Site icon ReSPUBLICA

Cabane

L’écrivain et avocat Abel Quentin a choisi pour son troisième roman d’aborder la question écologique sous un angle original, celui des alertes qui ne sont pas entendues. À partir d’un matériau réel, celui du rapport Les limites à la croissance publié en 1972, l’auteur a construit une galerie de personnages qui interrogent notre capacité à prendre en compte les données scientifiques et à infléchir collectivement la trajectoire de nos économies et de nos sociétés.

Extraits de données:

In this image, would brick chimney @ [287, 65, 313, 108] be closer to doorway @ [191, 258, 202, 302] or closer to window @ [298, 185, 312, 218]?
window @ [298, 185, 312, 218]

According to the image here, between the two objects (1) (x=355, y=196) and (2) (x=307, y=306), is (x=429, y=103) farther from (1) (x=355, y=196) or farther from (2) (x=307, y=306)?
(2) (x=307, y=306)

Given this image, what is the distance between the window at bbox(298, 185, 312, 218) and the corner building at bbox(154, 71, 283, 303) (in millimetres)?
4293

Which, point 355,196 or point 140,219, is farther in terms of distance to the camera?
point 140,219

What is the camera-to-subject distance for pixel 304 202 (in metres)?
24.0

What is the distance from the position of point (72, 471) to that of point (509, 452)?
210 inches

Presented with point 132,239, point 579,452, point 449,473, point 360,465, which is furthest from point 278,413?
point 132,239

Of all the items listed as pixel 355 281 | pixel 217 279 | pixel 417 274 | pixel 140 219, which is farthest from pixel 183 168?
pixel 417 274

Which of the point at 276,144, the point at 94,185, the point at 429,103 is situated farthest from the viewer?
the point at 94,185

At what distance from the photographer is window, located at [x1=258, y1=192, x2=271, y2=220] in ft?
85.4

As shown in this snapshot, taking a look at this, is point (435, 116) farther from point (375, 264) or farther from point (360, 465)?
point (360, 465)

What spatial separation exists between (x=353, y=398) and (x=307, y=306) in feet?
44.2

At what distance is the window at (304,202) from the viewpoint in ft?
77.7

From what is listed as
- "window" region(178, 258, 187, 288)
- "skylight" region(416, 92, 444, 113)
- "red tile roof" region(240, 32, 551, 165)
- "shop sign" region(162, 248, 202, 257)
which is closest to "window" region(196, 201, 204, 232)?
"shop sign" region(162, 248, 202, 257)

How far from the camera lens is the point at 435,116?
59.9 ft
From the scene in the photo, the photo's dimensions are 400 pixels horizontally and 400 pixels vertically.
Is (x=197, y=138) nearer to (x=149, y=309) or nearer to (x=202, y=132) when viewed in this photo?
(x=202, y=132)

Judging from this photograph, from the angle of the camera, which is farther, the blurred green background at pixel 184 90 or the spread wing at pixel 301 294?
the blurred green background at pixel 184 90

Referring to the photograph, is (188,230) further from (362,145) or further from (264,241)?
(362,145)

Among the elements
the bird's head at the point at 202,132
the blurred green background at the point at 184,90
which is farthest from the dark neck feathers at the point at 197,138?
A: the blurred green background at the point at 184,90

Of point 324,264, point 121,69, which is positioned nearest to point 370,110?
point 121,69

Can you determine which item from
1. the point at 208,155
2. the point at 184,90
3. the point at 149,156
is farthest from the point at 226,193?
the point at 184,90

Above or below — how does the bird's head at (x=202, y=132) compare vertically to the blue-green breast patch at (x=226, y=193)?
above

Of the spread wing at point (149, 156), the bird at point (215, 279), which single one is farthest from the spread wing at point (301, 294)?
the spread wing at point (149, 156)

Exercice: Recopiez le passage du texte fourni en commençant par « Site icon ReSPUBLICA » et en allant jusqu'à « de nos sociétés. », tout en renommant « roman » en « récit ». Les enregistrements forment un matériau distinct du texte fourni.

Corrigé:
Site icon ReSPUBLICA

Cabane

L’écrivain et avocat Abel Quentin a choisi pour son troisième récit d’aborder la question écologique sous un angle original, celui des alertes qui ne sont pas entendues. À partir d’un matériau réel, celui du rapport Les limites à la croissance publié en 1972, l’auteur a construit une galerie de personnages qui interrogent notre capacité à prendre en compte les données scientifiques et à infléchir collectivement la trajectoire de nos économies et de nos sociétés.